Short problem A
Answer these questions using the review of Ahmet Altan's novel Endgame:
(i) Where is the writer sitting when the frame story begins?
(ii) Whom does the narrator meet on the plane?
(iii) Who owns the restaurant where the narrator stops?
Short problem B
Extract the part of the review of Endgame starting with "Our narrator isn’t" and going on through "an added incentive.".
Short problem C
Extend the review of Ahmet Altan's novel Endgame, picking up after its final sentence.
>> begin Supplied passage
Endgame: Ahmet Altan

“Anybody else but me would have left. He would have shrugged off these strange twists of fate and left. But I chose to stay. A chain of coincidences. God creates them, but lets you decide how to live through them.” 

In Ahmet Altan’s brooding noir novel, Endgame, a crime writer on the hunt for a mountain home that will provide him with inspiration finds more than he bargained for. This frame story begins with the nameless writer sitting on a bench in a small remote Turkish town in the aftermath of a murder. Endgame then goes back in time to provide the back story to just how and why a man who writes about crime commits murder.

Our narrator isn’t a particularly successful writer, and his career, such as it is, has stalled when he travels to the Taurus Mountains “hoping to find a mountain village” where he could live and write. On the first leg of the journey, while flying in a plane, he meets a gorgeous woman named Zuhal. Later while driving on mountain roads he stops at a restaurant, and is served by the owner, Remzi. It’s a conversation with Remzi that seals the writer’s decision to stay in this coastal town: it’s a hot bed of crime with rival gangsters, including one named Oleander Ramiz, fighting over turf, murders occurring in broad daylight, a thriving marijuana industry, and rumours of buried treasure. And of course, since Zuhal lives here, her presence is an added incentive.
>> end Supplied passage
>> begin Dataset records
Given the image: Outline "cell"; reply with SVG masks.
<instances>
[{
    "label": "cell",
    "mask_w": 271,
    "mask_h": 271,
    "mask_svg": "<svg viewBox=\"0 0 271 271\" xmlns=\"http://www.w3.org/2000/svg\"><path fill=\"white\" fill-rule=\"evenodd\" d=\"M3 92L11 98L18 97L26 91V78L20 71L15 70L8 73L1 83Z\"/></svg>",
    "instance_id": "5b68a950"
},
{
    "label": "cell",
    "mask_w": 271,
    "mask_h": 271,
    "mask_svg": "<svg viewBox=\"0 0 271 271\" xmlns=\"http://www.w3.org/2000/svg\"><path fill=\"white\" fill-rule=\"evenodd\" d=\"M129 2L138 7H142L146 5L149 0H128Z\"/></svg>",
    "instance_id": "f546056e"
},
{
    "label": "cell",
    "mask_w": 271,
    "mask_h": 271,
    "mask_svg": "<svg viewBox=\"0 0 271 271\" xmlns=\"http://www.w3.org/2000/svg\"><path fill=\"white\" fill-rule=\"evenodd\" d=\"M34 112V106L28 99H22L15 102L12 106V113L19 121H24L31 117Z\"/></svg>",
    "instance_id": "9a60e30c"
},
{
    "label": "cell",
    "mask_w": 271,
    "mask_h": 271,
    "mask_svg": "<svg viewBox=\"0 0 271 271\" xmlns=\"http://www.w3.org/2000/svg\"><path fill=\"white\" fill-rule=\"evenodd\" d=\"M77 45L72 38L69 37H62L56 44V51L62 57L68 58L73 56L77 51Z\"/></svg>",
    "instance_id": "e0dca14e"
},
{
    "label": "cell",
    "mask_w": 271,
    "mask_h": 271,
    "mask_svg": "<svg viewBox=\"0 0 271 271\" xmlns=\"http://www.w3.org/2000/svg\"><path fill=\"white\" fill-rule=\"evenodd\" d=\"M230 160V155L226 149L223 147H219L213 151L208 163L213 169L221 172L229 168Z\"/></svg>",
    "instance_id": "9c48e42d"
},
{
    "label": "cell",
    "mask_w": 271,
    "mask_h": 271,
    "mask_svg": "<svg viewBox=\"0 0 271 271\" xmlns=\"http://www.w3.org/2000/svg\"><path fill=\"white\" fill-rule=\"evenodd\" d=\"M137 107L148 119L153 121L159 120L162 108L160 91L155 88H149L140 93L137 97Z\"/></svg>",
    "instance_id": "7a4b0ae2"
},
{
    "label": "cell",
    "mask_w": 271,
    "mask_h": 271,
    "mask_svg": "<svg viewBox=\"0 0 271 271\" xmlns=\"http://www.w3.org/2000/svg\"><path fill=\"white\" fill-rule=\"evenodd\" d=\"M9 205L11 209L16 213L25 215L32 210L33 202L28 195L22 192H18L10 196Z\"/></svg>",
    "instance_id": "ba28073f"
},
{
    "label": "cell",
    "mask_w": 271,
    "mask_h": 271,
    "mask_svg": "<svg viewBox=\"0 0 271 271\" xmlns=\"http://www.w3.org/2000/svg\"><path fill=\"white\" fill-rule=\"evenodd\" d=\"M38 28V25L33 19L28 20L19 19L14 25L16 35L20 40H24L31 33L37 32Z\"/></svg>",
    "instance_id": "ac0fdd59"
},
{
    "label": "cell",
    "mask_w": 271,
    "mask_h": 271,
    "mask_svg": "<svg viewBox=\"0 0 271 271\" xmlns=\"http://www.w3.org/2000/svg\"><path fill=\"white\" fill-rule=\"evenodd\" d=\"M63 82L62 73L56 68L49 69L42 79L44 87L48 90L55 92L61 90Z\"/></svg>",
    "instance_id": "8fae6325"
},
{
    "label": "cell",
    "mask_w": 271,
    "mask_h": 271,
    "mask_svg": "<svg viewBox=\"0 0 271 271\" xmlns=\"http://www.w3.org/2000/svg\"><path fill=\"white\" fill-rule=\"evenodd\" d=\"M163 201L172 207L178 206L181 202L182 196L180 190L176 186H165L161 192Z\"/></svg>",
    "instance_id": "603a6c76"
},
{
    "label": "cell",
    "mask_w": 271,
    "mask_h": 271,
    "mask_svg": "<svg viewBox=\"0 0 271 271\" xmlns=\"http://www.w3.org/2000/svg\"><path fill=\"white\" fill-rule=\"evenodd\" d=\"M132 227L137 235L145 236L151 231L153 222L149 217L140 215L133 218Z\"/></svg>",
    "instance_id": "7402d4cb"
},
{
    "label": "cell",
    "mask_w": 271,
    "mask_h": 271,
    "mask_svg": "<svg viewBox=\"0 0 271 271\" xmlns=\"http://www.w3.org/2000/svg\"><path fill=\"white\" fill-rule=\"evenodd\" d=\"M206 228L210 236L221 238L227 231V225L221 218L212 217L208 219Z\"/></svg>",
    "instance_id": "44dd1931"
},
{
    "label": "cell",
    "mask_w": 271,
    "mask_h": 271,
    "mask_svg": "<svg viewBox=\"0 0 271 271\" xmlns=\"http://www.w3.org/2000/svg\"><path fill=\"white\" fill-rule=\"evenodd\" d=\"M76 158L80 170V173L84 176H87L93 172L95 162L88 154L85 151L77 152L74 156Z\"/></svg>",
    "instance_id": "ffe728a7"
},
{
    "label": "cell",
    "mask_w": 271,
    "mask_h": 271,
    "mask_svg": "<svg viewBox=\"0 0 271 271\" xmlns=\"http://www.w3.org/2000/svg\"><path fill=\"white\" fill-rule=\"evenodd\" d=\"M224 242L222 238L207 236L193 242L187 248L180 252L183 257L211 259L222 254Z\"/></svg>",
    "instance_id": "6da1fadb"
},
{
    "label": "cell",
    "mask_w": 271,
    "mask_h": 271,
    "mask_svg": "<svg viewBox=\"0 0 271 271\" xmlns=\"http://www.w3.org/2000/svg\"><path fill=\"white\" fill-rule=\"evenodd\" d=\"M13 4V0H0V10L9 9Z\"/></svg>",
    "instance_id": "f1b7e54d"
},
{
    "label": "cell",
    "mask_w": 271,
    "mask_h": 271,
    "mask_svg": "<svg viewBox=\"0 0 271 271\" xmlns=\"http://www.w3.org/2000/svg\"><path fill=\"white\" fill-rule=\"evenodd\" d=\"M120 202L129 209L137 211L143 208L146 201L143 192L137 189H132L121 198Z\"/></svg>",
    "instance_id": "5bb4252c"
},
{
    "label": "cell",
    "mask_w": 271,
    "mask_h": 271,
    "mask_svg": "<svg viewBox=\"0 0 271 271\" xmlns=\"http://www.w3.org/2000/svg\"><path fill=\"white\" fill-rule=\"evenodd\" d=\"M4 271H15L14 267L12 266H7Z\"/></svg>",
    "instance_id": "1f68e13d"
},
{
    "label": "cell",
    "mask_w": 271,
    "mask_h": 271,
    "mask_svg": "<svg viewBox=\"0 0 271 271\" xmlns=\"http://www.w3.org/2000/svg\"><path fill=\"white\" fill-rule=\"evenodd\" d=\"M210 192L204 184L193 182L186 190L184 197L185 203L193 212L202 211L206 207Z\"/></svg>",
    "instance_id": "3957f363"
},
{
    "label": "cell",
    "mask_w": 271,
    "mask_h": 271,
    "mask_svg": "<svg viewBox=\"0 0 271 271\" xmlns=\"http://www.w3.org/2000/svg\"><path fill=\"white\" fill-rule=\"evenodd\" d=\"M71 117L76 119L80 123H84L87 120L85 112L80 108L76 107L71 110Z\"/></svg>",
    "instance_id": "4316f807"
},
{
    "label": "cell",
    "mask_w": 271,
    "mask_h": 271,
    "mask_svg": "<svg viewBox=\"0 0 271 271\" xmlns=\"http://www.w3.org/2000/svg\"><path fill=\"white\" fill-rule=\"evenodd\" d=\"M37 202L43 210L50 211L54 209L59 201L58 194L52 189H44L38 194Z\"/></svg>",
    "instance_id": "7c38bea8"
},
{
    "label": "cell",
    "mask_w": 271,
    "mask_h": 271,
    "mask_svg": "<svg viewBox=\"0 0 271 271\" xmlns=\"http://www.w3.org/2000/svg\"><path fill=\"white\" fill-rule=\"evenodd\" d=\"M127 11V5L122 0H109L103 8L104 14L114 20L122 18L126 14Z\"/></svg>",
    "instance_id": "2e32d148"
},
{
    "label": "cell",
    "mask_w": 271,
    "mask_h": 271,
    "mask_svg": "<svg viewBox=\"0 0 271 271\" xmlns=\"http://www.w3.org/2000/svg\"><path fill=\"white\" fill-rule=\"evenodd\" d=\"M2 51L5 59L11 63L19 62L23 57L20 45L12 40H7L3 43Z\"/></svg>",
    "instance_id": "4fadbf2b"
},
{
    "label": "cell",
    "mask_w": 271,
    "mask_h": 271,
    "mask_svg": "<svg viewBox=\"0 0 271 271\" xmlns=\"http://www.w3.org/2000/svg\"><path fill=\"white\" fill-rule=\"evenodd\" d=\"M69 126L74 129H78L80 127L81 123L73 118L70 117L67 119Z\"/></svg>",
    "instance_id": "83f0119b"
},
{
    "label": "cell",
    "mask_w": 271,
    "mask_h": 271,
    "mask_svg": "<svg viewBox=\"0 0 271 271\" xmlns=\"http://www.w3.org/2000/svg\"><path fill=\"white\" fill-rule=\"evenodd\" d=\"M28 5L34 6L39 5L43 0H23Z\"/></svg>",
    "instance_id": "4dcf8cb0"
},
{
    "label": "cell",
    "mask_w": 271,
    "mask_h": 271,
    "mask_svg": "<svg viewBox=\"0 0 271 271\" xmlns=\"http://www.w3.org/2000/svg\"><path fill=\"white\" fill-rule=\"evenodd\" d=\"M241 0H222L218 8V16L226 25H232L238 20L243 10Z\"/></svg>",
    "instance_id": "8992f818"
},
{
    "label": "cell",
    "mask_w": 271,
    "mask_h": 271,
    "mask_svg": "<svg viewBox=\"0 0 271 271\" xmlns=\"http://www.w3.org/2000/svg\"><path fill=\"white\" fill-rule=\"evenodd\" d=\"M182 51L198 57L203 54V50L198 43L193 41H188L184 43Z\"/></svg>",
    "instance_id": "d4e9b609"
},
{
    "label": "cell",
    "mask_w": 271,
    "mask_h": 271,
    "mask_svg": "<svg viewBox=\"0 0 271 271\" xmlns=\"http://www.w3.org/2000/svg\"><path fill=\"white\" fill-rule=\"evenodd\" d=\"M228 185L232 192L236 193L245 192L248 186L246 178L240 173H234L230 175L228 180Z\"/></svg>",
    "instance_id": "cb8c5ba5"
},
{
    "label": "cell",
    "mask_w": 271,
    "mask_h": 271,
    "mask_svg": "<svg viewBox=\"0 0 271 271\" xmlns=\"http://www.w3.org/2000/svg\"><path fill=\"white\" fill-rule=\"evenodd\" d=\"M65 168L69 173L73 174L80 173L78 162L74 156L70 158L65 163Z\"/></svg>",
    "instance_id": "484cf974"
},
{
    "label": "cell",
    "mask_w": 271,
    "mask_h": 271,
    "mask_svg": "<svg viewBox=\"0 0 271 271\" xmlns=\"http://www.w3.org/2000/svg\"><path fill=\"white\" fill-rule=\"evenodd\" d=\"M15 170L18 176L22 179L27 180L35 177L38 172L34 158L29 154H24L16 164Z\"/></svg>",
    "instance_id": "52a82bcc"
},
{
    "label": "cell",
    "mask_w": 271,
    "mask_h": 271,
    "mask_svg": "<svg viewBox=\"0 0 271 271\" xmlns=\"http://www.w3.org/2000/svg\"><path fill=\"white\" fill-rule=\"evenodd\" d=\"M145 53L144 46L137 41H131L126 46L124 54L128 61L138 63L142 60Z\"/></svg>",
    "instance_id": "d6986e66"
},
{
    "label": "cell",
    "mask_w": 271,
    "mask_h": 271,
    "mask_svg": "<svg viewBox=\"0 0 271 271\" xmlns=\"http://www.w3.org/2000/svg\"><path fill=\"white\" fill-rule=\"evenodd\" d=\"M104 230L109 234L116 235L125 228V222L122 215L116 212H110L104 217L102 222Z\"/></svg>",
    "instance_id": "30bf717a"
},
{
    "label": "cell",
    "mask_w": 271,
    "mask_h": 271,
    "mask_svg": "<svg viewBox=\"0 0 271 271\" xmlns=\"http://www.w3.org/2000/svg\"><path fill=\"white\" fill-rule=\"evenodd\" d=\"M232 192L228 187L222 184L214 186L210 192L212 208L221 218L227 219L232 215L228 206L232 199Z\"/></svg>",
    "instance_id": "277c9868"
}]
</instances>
>> end Dataset records
Final answer A
(i) On a bench in a small remote Turkish town
(ii) A woman named Zuhal
(iii) Remzi

Final answer B
Our narrator isn’t a particularly successful writer, and his career, such as it is, has stalled when he travels to the Taurus Mountains “hoping to find a mountain village” where he could live and write. On the first leg of the journey, while flying in a plane, he meets a gorgeous woman named Zuhal. Later while driving on mountain roads he stops at a restaurant, and is served by the owner, Remzi. It’s a conversation with Remzi that seals the writer’s decision to stay in this coastal town: it’s a hot bed of crime with rival gangsters, including one named Oleander Ramiz, fighting over turf, murders occurring in broad daylight, a thriving marijuana industry, and rumours of buried treasure. And of course, since Zuhal lives here, her presence is an added incentive.

Final answer C
ENDGAME

Over time, our narrator, thanks to his innate and we could say reckless curiosity, becomes involved with local society and its secrets. He’s definitely drawn to trouble and part of that is fermented in his desire for women. Before long, the writer has hot online sex with Zuhal (there’s an entire online subculture that the locals disappear to every afternoon), and the online sex develops into same-room sex. Of course the writer is courting disaster with Zuhal, the former mistress of the local mayor–a man who has ties to organised crime.

Above ground the men were engaged in disputes over land, power struggles and murder while women ruled the town with their urgent, uncontrollable sexual desires. 

As if having sex with Zuhal isn’t dangerous enough, the writer also begins a tawdry sweaty affair with the mayor’s wife, a femme fatale figure who would definitely play one of those tacky bad blondes if this were film noir. But to complicate things even further, the writer also has sessions with the local prostitute, who because of her gangster customers, has been converted into a police informer.  In between juggling these three women, the writer still has the energy to eyeball his housekeeper when she bends over.

I have always sought the dark side of a woman’s heart, and when I find it I indulge, prepared to pay the price later on. 

Reading Endgame takes us into a different world, and yet the novel still has many of the signature elements of both crime and noir stories. There’s one scene when the writer is in Remzi’s restaurant, reading the newspaper and minding his own business (a habit he should learn to cultivate) when a murder takes place right in front of his eyes. The corrupt police chief, who drives a telltale Mercedes, conducts a cursory investigation, and it’s through this incident that the writer begins to grasp that life in this mountain town is conducted not by legal means but by those who have the power and the violence to enforce it.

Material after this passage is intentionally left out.